What is your point? Have you actually read anything I have said about what I believe regarding the existence of God or Jesus or why I am open to the question of mythicism or why I write what I do about terrorism and Islam? It seems not. Your rambling strikes me as nothing more than a rant ignorant of who or what it is you think you are opposing.
Yes I’m a rambling old man who was living at your age with out internet and computer. Al Gore was just a kid then. Late in life I finally achieved the goal getting a personal computer from Dell and now I’m hooked up to the world.

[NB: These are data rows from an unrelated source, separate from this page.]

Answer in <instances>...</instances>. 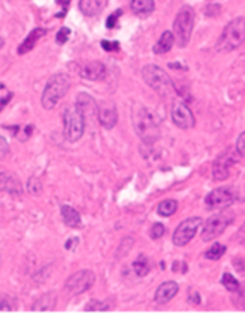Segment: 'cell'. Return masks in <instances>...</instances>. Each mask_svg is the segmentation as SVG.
Wrapping results in <instances>:
<instances>
[{
    "instance_id": "7c38bea8",
    "label": "cell",
    "mask_w": 245,
    "mask_h": 317,
    "mask_svg": "<svg viewBox=\"0 0 245 317\" xmlns=\"http://www.w3.org/2000/svg\"><path fill=\"white\" fill-rule=\"evenodd\" d=\"M172 120L181 129H190L196 125L193 111L184 103H175L172 107Z\"/></svg>"
},
{
    "instance_id": "9c48e42d",
    "label": "cell",
    "mask_w": 245,
    "mask_h": 317,
    "mask_svg": "<svg viewBox=\"0 0 245 317\" xmlns=\"http://www.w3.org/2000/svg\"><path fill=\"white\" fill-rule=\"evenodd\" d=\"M200 225H202V218L200 216H190L185 221H182L176 227V230L173 233V244L176 247L187 245L196 236V233L200 228Z\"/></svg>"
},
{
    "instance_id": "1f68e13d",
    "label": "cell",
    "mask_w": 245,
    "mask_h": 317,
    "mask_svg": "<svg viewBox=\"0 0 245 317\" xmlns=\"http://www.w3.org/2000/svg\"><path fill=\"white\" fill-rule=\"evenodd\" d=\"M69 35H71V30H69L68 27H62V29L57 32V35H56L57 44H65V42L69 39Z\"/></svg>"
},
{
    "instance_id": "d590c367",
    "label": "cell",
    "mask_w": 245,
    "mask_h": 317,
    "mask_svg": "<svg viewBox=\"0 0 245 317\" xmlns=\"http://www.w3.org/2000/svg\"><path fill=\"white\" fill-rule=\"evenodd\" d=\"M101 45H103V48L106 50V51H118L119 48H121V45H119V42H110V41H103L101 42Z\"/></svg>"
},
{
    "instance_id": "5b68a950",
    "label": "cell",
    "mask_w": 245,
    "mask_h": 317,
    "mask_svg": "<svg viewBox=\"0 0 245 317\" xmlns=\"http://www.w3.org/2000/svg\"><path fill=\"white\" fill-rule=\"evenodd\" d=\"M86 129V117L77 106L66 107L63 111V135L68 141L80 140Z\"/></svg>"
},
{
    "instance_id": "d4e9b609",
    "label": "cell",
    "mask_w": 245,
    "mask_h": 317,
    "mask_svg": "<svg viewBox=\"0 0 245 317\" xmlns=\"http://www.w3.org/2000/svg\"><path fill=\"white\" fill-rule=\"evenodd\" d=\"M132 268H134V272L138 275V277H144V275H147V272H149V260L146 259V256L144 254H140L137 259H135V262L132 263Z\"/></svg>"
},
{
    "instance_id": "ffe728a7",
    "label": "cell",
    "mask_w": 245,
    "mask_h": 317,
    "mask_svg": "<svg viewBox=\"0 0 245 317\" xmlns=\"http://www.w3.org/2000/svg\"><path fill=\"white\" fill-rule=\"evenodd\" d=\"M60 213H62V219L68 227L77 228L81 225V215L78 211H75L72 206L69 205H62L60 208Z\"/></svg>"
},
{
    "instance_id": "2e32d148",
    "label": "cell",
    "mask_w": 245,
    "mask_h": 317,
    "mask_svg": "<svg viewBox=\"0 0 245 317\" xmlns=\"http://www.w3.org/2000/svg\"><path fill=\"white\" fill-rule=\"evenodd\" d=\"M179 292V286L175 283V281H166L162 283L156 292H155V302L158 304H166L169 302L170 299H173Z\"/></svg>"
},
{
    "instance_id": "ac0fdd59",
    "label": "cell",
    "mask_w": 245,
    "mask_h": 317,
    "mask_svg": "<svg viewBox=\"0 0 245 317\" xmlns=\"http://www.w3.org/2000/svg\"><path fill=\"white\" fill-rule=\"evenodd\" d=\"M56 302H57L56 292H47L33 302L32 311H53L56 308Z\"/></svg>"
},
{
    "instance_id": "3957f363",
    "label": "cell",
    "mask_w": 245,
    "mask_h": 317,
    "mask_svg": "<svg viewBox=\"0 0 245 317\" xmlns=\"http://www.w3.org/2000/svg\"><path fill=\"white\" fill-rule=\"evenodd\" d=\"M69 86L71 80L66 74H54L53 77H50L41 98L42 107L45 110H53L59 104V101L68 94Z\"/></svg>"
},
{
    "instance_id": "4dcf8cb0",
    "label": "cell",
    "mask_w": 245,
    "mask_h": 317,
    "mask_svg": "<svg viewBox=\"0 0 245 317\" xmlns=\"http://www.w3.org/2000/svg\"><path fill=\"white\" fill-rule=\"evenodd\" d=\"M121 15H122V11H121V9H118L116 12H113V14L107 18V23H106L107 29H115V27L118 26V20L121 18Z\"/></svg>"
},
{
    "instance_id": "44dd1931",
    "label": "cell",
    "mask_w": 245,
    "mask_h": 317,
    "mask_svg": "<svg viewBox=\"0 0 245 317\" xmlns=\"http://www.w3.org/2000/svg\"><path fill=\"white\" fill-rule=\"evenodd\" d=\"M173 44H175V35L170 30H166L161 35L159 41L153 45V53L155 54H164V53L172 50Z\"/></svg>"
},
{
    "instance_id": "f35d334b",
    "label": "cell",
    "mask_w": 245,
    "mask_h": 317,
    "mask_svg": "<svg viewBox=\"0 0 245 317\" xmlns=\"http://www.w3.org/2000/svg\"><path fill=\"white\" fill-rule=\"evenodd\" d=\"M9 94V91L6 89V86L3 83H0V100H2L3 97H6Z\"/></svg>"
},
{
    "instance_id": "7a4b0ae2",
    "label": "cell",
    "mask_w": 245,
    "mask_h": 317,
    "mask_svg": "<svg viewBox=\"0 0 245 317\" xmlns=\"http://www.w3.org/2000/svg\"><path fill=\"white\" fill-rule=\"evenodd\" d=\"M147 86L162 98H175L176 89L169 74L156 65H146L141 71Z\"/></svg>"
},
{
    "instance_id": "30bf717a",
    "label": "cell",
    "mask_w": 245,
    "mask_h": 317,
    "mask_svg": "<svg viewBox=\"0 0 245 317\" xmlns=\"http://www.w3.org/2000/svg\"><path fill=\"white\" fill-rule=\"evenodd\" d=\"M238 163V153L235 149H227L224 150L217 160L214 161L212 166V175L215 181H224L229 178L232 167Z\"/></svg>"
},
{
    "instance_id": "6da1fadb",
    "label": "cell",
    "mask_w": 245,
    "mask_h": 317,
    "mask_svg": "<svg viewBox=\"0 0 245 317\" xmlns=\"http://www.w3.org/2000/svg\"><path fill=\"white\" fill-rule=\"evenodd\" d=\"M132 125L137 135L143 140L144 144L150 146L159 137V120L158 117L146 107H134L132 111Z\"/></svg>"
},
{
    "instance_id": "cb8c5ba5",
    "label": "cell",
    "mask_w": 245,
    "mask_h": 317,
    "mask_svg": "<svg viewBox=\"0 0 245 317\" xmlns=\"http://www.w3.org/2000/svg\"><path fill=\"white\" fill-rule=\"evenodd\" d=\"M176 211H178V202L172 199L162 200L158 205V213L161 216H172L173 213H176Z\"/></svg>"
},
{
    "instance_id": "83f0119b",
    "label": "cell",
    "mask_w": 245,
    "mask_h": 317,
    "mask_svg": "<svg viewBox=\"0 0 245 317\" xmlns=\"http://www.w3.org/2000/svg\"><path fill=\"white\" fill-rule=\"evenodd\" d=\"M112 307L109 302L106 301H98V299H92L88 302V305L85 307V311H109Z\"/></svg>"
},
{
    "instance_id": "e0dca14e",
    "label": "cell",
    "mask_w": 245,
    "mask_h": 317,
    "mask_svg": "<svg viewBox=\"0 0 245 317\" xmlns=\"http://www.w3.org/2000/svg\"><path fill=\"white\" fill-rule=\"evenodd\" d=\"M47 33V30L45 29H42V27H36V29H33L29 35H27V38L20 44V47H18V54L20 56H23V54H26V53H29V51H32L33 48H35V45L38 44V41L44 36Z\"/></svg>"
},
{
    "instance_id": "8992f818",
    "label": "cell",
    "mask_w": 245,
    "mask_h": 317,
    "mask_svg": "<svg viewBox=\"0 0 245 317\" xmlns=\"http://www.w3.org/2000/svg\"><path fill=\"white\" fill-rule=\"evenodd\" d=\"M194 29V11L190 6H184L179 9L176 18H175V24H173V30H175V41L178 42V45L187 47L191 38Z\"/></svg>"
},
{
    "instance_id": "4316f807",
    "label": "cell",
    "mask_w": 245,
    "mask_h": 317,
    "mask_svg": "<svg viewBox=\"0 0 245 317\" xmlns=\"http://www.w3.org/2000/svg\"><path fill=\"white\" fill-rule=\"evenodd\" d=\"M226 253V247L223 244H214L206 253H205V257L209 259V260H218L223 257V254Z\"/></svg>"
},
{
    "instance_id": "52a82bcc",
    "label": "cell",
    "mask_w": 245,
    "mask_h": 317,
    "mask_svg": "<svg viewBox=\"0 0 245 317\" xmlns=\"http://www.w3.org/2000/svg\"><path fill=\"white\" fill-rule=\"evenodd\" d=\"M95 284V274L89 269H81L69 275L65 283V292L69 296H78L88 292Z\"/></svg>"
},
{
    "instance_id": "60d3db41",
    "label": "cell",
    "mask_w": 245,
    "mask_h": 317,
    "mask_svg": "<svg viewBox=\"0 0 245 317\" xmlns=\"http://www.w3.org/2000/svg\"><path fill=\"white\" fill-rule=\"evenodd\" d=\"M3 45H5V39H3L2 36H0V50L3 48Z\"/></svg>"
},
{
    "instance_id": "836d02e7",
    "label": "cell",
    "mask_w": 245,
    "mask_h": 317,
    "mask_svg": "<svg viewBox=\"0 0 245 317\" xmlns=\"http://www.w3.org/2000/svg\"><path fill=\"white\" fill-rule=\"evenodd\" d=\"M9 153V146L5 137L0 135V160H3V158Z\"/></svg>"
},
{
    "instance_id": "d6a6232c",
    "label": "cell",
    "mask_w": 245,
    "mask_h": 317,
    "mask_svg": "<svg viewBox=\"0 0 245 317\" xmlns=\"http://www.w3.org/2000/svg\"><path fill=\"white\" fill-rule=\"evenodd\" d=\"M41 182L38 181V179H35V178H32L29 182H27V191L29 193H32V194H39L41 193Z\"/></svg>"
},
{
    "instance_id": "d6986e66",
    "label": "cell",
    "mask_w": 245,
    "mask_h": 317,
    "mask_svg": "<svg viewBox=\"0 0 245 317\" xmlns=\"http://www.w3.org/2000/svg\"><path fill=\"white\" fill-rule=\"evenodd\" d=\"M75 106L83 111L85 117H86V114L88 116H94V114L98 116V106L94 101V98L88 94H80L77 101H75Z\"/></svg>"
},
{
    "instance_id": "9a60e30c",
    "label": "cell",
    "mask_w": 245,
    "mask_h": 317,
    "mask_svg": "<svg viewBox=\"0 0 245 317\" xmlns=\"http://www.w3.org/2000/svg\"><path fill=\"white\" fill-rule=\"evenodd\" d=\"M98 120L106 129H112L118 123V110L115 106L104 104L98 107Z\"/></svg>"
},
{
    "instance_id": "f546056e",
    "label": "cell",
    "mask_w": 245,
    "mask_h": 317,
    "mask_svg": "<svg viewBox=\"0 0 245 317\" xmlns=\"http://www.w3.org/2000/svg\"><path fill=\"white\" fill-rule=\"evenodd\" d=\"M164 233H166V227L162 225L161 222L153 224V225L150 227V230H149V234H150L152 239H159V237L164 236Z\"/></svg>"
},
{
    "instance_id": "4fadbf2b",
    "label": "cell",
    "mask_w": 245,
    "mask_h": 317,
    "mask_svg": "<svg viewBox=\"0 0 245 317\" xmlns=\"http://www.w3.org/2000/svg\"><path fill=\"white\" fill-rule=\"evenodd\" d=\"M0 191H5L12 196H20L23 193V185L15 175L0 169Z\"/></svg>"
},
{
    "instance_id": "8fae6325",
    "label": "cell",
    "mask_w": 245,
    "mask_h": 317,
    "mask_svg": "<svg viewBox=\"0 0 245 317\" xmlns=\"http://www.w3.org/2000/svg\"><path fill=\"white\" fill-rule=\"evenodd\" d=\"M236 197H238V193H236L235 188H232V187H220V188L211 191L206 196L205 203H206L208 209H220V208H227L232 203H235Z\"/></svg>"
},
{
    "instance_id": "8d00e7d4",
    "label": "cell",
    "mask_w": 245,
    "mask_h": 317,
    "mask_svg": "<svg viewBox=\"0 0 245 317\" xmlns=\"http://www.w3.org/2000/svg\"><path fill=\"white\" fill-rule=\"evenodd\" d=\"M11 98H12V92H9L6 97H3L2 100H0V111H2V110L5 108V106L11 101Z\"/></svg>"
},
{
    "instance_id": "484cf974",
    "label": "cell",
    "mask_w": 245,
    "mask_h": 317,
    "mask_svg": "<svg viewBox=\"0 0 245 317\" xmlns=\"http://www.w3.org/2000/svg\"><path fill=\"white\" fill-rule=\"evenodd\" d=\"M221 283L223 286L229 290V292H239L241 290V284L239 281L232 275V274H223V278H221Z\"/></svg>"
},
{
    "instance_id": "7402d4cb",
    "label": "cell",
    "mask_w": 245,
    "mask_h": 317,
    "mask_svg": "<svg viewBox=\"0 0 245 317\" xmlns=\"http://www.w3.org/2000/svg\"><path fill=\"white\" fill-rule=\"evenodd\" d=\"M131 9L138 15H149L155 9L153 0H131Z\"/></svg>"
},
{
    "instance_id": "603a6c76",
    "label": "cell",
    "mask_w": 245,
    "mask_h": 317,
    "mask_svg": "<svg viewBox=\"0 0 245 317\" xmlns=\"http://www.w3.org/2000/svg\"><path fill=\"white\" fill-rule=\"evenodd\" d=\"M78 8L86 17H95L101 9V3L100 0H80Z\"/></svg>"
},
{
    "instance_id": "5bb4252c",
    "label": "cell",
    "mask_w": 245,
    "mask_h": 317,
    "mask_svg": "<svg viewBox=\"0 0 245 317\" xmlns=\"http://www.w3.org/2000/svg\"><path fill=\"white\" fill-rule=\"evenodd\" d=\"M107 71L103 62H89L86 63L83 68L80 69V77L85 78V80H91V82H97V80H103L106 77Z\"/></svg>"
},
{
    "instance_id": "277c9868",
    "label": "cell",
    "mask_w": 245,
    "mask_h": 317,
    "mask_svg": "<svg viewBox=\"0 0 245 317\" xmlns=\"http://www.w3.org/2000/svg\"><path fill=\"white\" fill-rule=\"evenodd\" d=\"M245 41V17H238L227 23L224 27L218 42H217V50L218 51H233L239 48Z\"/></svg>"
},
{
    "instance_id": "b9f144b4",
    "label": "cell",
    "mask_w": 245,
    "mask_h": 317,
    "mask_svg": "<svg viewBox=\"0 0 245 317\" xmlns=\"http://www.w3.org/2000/svg\"><path fill=\"white\" fill-rule=\"evenodd\" d=\"M2 263H3V260H2V254H0V266H2Z\"/></svg>"
},
{
    "instance_id": "74e56055",
    "label": "cell",
    "mask_w": 245,
    "mask_h": 317,
    "mask_svg": "<svg viewBox=\"0 0 245 317\" xmlns=\"http://www.w3.org/2000/svg\"><path fill=\"white\" fill-rule=\"evenodd\" d=\"M238 239H239L241 242H245V221H244V224L241 225V228H239V231H238Z\"/></svg>"
},
{
    "instance_id": "e575fe53",
    "label": "cell",
    "mask_w": 245,
    "mask_h": 317,
    "mask_svg": "<svg viewBox=\"0 0 245 317\" xmlns=\"http://www.w3.org/2000/svg\"><path fill=\"white\" fill-rule=\"evenodd\" d=\"M236 150L241 156H245V132H242L236 141Z\"/></svg>"
},
{
    "instance_id": "f1b7e54d",
    "label": "cell",
    "mask_w": 245,
    "mask_h": 317,
    "mask_svg": "<svg viewBox=\"0 0 245 317\" xmlns=\"http://www.w3.org/2000/svg\"><path fill=\"white\" fill-rule=\"evenodd\" d=\"M17 310L15 299L9 295H0V311H14Z\"/></svg>"
},
{
    "instance_id": "ba28073f",
    "label": "cell",
    "mask_w": 245,
    "mask_h": 317,
    "mask_svg": "<svg viewBox=\"0 0 245 317\" xmlns=\"http://www.w3.org/2000/svg\"><path fill=\"white\" fill-rule=\"evenodd\" d=\"M233 221V215L227 213V212H223V213H218V215H214L211 216L206 224H205V228L202 231V239L203 242H211L214 241L215 237H218L226 228L227 225Z\"/></svg>"
},
{
    "instance_id": "ab89813d",
    "label": "cell",
    "mask_w": 245,
    "mask_h": 317,
    "mask_svg": "<svg viewBox=\"0 0 245 317\" xmlns=\"http://www.w3.org/2000/svg\"><path fill=\"white\" fill-rule=\"evenodd\" d=\"M56 2H57V5L63 6V11L66 12V9H68V6H69V2H71V0H56Z\"/></svg>"
}]
</instances>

Raised Catholic Christian but a age 13 it occurred to me these people can’t prove any of this so I became an agnostic. The Ancient Church Fathers which are part of Catholic tradition tie up the loose ends so many of the times for doubting Catholics such as doubting Paul wrote 1 & 2 Timothy and Titus and other major doctrines of the church. But the fathers also quote from a different Matthew which is extant today. And seem not to be aware of the Matthew we have today in our Bibles. That and other reasons did nothing to solve my skepticism which includes does God even exist.
My take on science and books by scientists such as Fred Hoyle, Paul Davies and Robert Jastrow gives me some assurance intelligence is behind the creation of the universe 13.5 billion years ago but it falls a bit short of absolute confirmation. Thus I’m still an agnostic.
And my point was (if you are the person I think you are, maybe not…my apologies then)that you claim to be an atheist but in my 79 years of experience talking with atheists here and there over the years, there ARE NONE that I can find. Without exception they are just people who are more agnostic about it than one who calls himself agnostic. If a typical agnostic is 50/50 then my atheist I’m speaking with is 80/20. But that is still being an agnostic!! Just a stronger leaning. Are you a complete 100% atheist? If so the first I’ve met.
As to Jesus it’s okay to be open to the myth position but I’ve discovered from Email and listening to interviews that the PhD level Jesus myth supporters will say when pressed that it’s possible Jesus did exist just not likely. Richard Carrier and Robert Price both are on my YouTube computer saying exactly that.
Is that you? I want to meet someone other than a novice such as myself on the internet who absolutely convinced God never existed and the universe is the product of blind chance even if it means it created itself from nothing and there is not a chance the Jesus character used in Christianity never lived at all and ALL his gospel quotes are fakes including the 13% the Jesus Seminar voted in the affirmative.
The last so called atheist New Testament scholar I spoke with was Burton Mack author of “The Making of the New Testament. Who wrote the Christian Myth?” and it was about 1999. Dr. Mack identified Jesus’ baptism by John the Baptist, his execution being ordered by Pilate and a few of his gospel quotes such as the “kingdom of God” sermon as most likely historical with ALL the rest myths woven around Jesus for reasons he goes into in his book.
What is your historical Jesus position? Was he absolutely a myth? Not a chance he was ever born?
Maybe you best ignore me. Probably you aren’t the person I thought I had read. I loose my car keys and forget where it’s parked at the super market now so just ignore me. I’m dropping out. Just too old.
You come across like someone who is too old to learn anything new. I hope I never get that old. But if you really want to understand anything about my views then you can find my position on the Christ Myth theory in the side box in this post.
As for atheism that is not the subject of this post so it breaches comment policy we try to adhere to. Look around and find where atheism is discussed here and if you are not too old to be interested in learning and understanding new viewpoints and how other people understand things as opposed to being a dogmatic black and white thinker who knows everything there is to know about life and the world then you are welcome here.